We received a wedding invite via email the other day from DP's side of the family. They are Asian, so I’m not sure if this is ‘normal’ and accepted in their culture, but I’ve found the invite poorly worded and planned out. And I’m also a little miffed about the spelling errors 😑
The invite has no structured timings for the day. It only has a ‘guest arrival’ time, and states that food will be served afterwards. WTF does that mean? When does the wedding / ceremony actually start? How long after the ceremony will food be served (just thinking whether my children will be starving and if I need to plan for that.) I’ve been to another of of their family ‘events’ where the party was scheduled to at 7pm but we didn’t eat dinner until 11:20! My children were starving!!!
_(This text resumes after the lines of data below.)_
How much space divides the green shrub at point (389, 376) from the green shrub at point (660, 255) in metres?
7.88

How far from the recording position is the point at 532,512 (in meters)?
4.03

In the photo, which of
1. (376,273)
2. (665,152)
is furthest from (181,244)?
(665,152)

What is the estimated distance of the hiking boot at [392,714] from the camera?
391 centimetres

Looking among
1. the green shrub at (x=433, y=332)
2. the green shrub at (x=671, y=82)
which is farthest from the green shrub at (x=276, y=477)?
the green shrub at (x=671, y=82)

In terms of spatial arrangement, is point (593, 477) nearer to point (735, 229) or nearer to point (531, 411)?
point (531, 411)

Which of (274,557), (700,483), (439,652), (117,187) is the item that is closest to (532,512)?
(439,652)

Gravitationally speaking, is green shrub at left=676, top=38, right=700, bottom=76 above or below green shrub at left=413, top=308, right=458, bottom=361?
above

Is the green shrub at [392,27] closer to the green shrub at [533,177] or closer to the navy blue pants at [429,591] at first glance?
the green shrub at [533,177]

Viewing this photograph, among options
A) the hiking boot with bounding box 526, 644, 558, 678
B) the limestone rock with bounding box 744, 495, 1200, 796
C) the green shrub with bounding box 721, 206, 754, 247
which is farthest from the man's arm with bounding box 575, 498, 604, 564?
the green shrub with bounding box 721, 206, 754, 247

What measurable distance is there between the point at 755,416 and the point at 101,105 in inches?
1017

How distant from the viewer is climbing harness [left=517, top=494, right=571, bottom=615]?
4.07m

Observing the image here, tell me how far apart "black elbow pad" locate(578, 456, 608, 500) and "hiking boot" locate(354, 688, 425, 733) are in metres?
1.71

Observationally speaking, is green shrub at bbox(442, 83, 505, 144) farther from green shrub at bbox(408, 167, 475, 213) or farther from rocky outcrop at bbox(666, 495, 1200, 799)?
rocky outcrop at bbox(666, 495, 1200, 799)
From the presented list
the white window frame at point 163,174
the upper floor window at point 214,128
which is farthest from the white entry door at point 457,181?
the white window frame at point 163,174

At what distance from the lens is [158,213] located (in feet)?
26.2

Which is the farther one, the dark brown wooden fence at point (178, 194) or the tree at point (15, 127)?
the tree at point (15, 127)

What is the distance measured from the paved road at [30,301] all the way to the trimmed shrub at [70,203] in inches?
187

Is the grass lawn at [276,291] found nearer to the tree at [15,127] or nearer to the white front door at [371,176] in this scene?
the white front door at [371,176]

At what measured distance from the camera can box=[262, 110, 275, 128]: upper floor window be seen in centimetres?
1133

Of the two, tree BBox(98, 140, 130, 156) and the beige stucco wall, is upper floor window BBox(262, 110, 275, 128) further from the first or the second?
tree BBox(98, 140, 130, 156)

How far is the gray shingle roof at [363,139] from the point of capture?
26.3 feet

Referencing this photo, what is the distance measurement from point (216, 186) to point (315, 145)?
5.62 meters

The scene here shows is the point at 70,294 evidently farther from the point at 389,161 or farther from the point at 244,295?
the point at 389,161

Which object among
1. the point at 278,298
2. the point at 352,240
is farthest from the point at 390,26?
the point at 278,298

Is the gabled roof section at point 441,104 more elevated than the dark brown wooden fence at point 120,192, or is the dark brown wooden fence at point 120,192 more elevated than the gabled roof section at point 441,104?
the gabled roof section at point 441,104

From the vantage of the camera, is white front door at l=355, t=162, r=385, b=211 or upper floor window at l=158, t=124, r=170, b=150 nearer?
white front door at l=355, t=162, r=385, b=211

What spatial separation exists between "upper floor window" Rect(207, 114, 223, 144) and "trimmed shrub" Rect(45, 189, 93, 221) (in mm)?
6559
Three out of the 4 members of our family (DP and both children) had their names spelled wrong on the invite! My husband is close family with the bride and we see them fairly regularly!
The invite also mentioned ‘No Boxed Gifts’ which I felt to be quite rude and tacky. It’s widely known that everyone gives money as a gift in their culture (both the bride & groom) for weddings and special occasions. Does it really need to be specified on the invite like that?
When I was married wedding etiquette was quite a big deal. I ensured that everyone’s names were spelled correctly despite more than half being from an unfamiliar language / culture than mine. Sometimes I had to go through several other family members to get the correct spelling! And I made sure everyone knew the exact order of the day so that they knew exactly when and where they had to be.
Has etiquette changed significantly now? This side of the family are fairly well off and well educated. Most are lawyers, doctors, small business owners etc, so I'm really most annoyed about the spelling.